Compare TeamGroup MP44L 2TB and Corsair MP600 Elite 2TB: prices, speeds, $/TB. Which to buy in May 2026? Full spec breakdown.
Both the TeamGroup MP44L 2TB and Corsair MP600 Elite 2TB sit in the Gen 4 category at 2 TB, so the matchup turns on controller efficiency, cache topology, and current pricing rather than raw class differences.
Hardware-wise, the TeamGroup MP44L 2TB runs on the MaxioTech MAP1602 — a DRAM-less Gen 4 controller dominating the value tier across TeamGroup, Lexar, and others. The Corsair MP600 Elite 2TB pairs Phison's E27T — a four-channel Gen 4 controller for HMB designs.
There's a modest pricing advantage for the TeamGroup MP44L 2TB: $59.50/TB compared with $77.50/TB. For typical gaming and productivity, this becomes the deciding factor when specs are close.
The Corsair MP600 Elite 2TB writes about 31% faster (6,500 MB/s vs 4,500 MB/s). Whether that matters depends entirely on what you write to the drive — gameplay capture and large project saves benefit, browsing and gaming do not.

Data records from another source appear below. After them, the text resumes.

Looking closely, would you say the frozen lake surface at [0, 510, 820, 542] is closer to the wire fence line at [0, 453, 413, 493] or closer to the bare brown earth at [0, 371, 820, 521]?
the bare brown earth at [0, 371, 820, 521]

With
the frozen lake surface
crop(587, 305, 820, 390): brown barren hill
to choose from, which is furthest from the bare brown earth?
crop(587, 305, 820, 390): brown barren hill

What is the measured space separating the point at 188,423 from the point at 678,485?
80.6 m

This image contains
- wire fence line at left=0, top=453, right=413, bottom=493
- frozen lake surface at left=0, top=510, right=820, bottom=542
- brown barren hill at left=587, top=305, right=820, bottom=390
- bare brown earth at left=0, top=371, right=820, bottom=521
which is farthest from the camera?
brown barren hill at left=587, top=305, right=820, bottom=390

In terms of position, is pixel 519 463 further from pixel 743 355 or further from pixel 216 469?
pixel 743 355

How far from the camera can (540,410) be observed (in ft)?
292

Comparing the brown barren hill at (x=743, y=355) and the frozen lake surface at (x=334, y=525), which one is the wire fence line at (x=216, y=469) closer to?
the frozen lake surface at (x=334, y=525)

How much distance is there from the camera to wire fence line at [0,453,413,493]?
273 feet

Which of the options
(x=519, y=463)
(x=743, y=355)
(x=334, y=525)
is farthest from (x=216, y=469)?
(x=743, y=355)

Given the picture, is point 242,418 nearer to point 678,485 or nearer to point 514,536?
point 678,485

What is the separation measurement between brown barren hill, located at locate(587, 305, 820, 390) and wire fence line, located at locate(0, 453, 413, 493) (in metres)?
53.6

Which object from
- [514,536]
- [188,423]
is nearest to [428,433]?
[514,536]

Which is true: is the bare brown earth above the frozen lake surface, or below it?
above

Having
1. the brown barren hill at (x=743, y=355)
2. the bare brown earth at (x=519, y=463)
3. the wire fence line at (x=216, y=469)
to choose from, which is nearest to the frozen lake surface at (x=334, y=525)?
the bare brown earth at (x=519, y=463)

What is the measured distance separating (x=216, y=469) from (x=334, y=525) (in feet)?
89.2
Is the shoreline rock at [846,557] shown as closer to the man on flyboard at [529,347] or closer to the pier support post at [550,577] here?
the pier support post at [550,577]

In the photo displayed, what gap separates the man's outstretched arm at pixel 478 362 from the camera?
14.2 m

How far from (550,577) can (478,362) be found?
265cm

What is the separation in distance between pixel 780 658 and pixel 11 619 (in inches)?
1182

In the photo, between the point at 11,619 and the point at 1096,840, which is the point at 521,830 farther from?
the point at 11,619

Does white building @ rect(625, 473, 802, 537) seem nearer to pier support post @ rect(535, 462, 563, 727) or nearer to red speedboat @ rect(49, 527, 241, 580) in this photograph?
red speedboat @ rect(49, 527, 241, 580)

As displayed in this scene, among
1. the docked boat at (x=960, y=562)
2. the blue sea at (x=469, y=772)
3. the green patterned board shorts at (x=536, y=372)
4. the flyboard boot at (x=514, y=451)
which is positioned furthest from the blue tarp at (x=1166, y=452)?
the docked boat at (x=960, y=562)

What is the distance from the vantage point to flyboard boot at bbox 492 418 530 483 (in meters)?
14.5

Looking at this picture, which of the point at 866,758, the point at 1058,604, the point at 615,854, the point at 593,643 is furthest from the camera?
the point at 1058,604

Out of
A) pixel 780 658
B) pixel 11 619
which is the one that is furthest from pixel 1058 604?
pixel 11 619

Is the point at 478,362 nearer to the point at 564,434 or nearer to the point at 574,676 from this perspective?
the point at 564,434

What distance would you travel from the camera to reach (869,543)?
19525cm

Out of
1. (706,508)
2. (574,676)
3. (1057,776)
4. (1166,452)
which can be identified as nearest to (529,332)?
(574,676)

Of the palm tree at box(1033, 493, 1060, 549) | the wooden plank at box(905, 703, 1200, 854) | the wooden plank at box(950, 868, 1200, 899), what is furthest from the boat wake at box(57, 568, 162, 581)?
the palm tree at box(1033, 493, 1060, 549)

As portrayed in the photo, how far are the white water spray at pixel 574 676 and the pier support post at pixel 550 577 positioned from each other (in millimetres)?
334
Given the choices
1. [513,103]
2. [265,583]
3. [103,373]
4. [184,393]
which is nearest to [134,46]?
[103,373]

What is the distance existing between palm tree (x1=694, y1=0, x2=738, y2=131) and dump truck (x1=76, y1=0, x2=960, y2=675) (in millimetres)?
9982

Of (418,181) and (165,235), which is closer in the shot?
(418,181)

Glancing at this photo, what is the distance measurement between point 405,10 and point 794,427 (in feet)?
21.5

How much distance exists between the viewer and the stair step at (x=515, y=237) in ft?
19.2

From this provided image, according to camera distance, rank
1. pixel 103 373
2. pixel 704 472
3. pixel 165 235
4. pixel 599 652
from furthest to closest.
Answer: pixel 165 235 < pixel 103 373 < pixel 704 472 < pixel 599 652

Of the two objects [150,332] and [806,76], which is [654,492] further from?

Heading to a PlayStation 5? Both drives drop into the console's M.2 bay and report identical real-world benchmarks since the PS5 caps storage at PCIe 4.0 speeds. The TeamGroup MP44L 2TB wins this matchup on $/TB. Heavy write workloads — video editing, RAW photo libraries, backup operations — favor the Corsair MP600 Elite 2TB's 6,500 MB/s sustained write speed. Both drives use the 2280 form factor, which is too long for Steam Deck or ROG Ally — you'd need a 2230 variant if either manufacturer offers one, or a dedicated handheld-format drive instead.
Pick the TeamGroup MP44L 2TB if you value the lower retail price ($119 vs $155), and better $/TB economics ($59.50/TB). The TeamGroup MP44L 2TB wins on $/TB because it pairs DRAM-less MAP1602 silicon with low-margin distribution. Performance is fine for OS and gaming, weaker only on sustained random writes.
Pick the Corsair MP600 Elite 2TB if you value meaningfully faster reads (7,000 MB/s), and higher sustained writes (6,500 MB/s).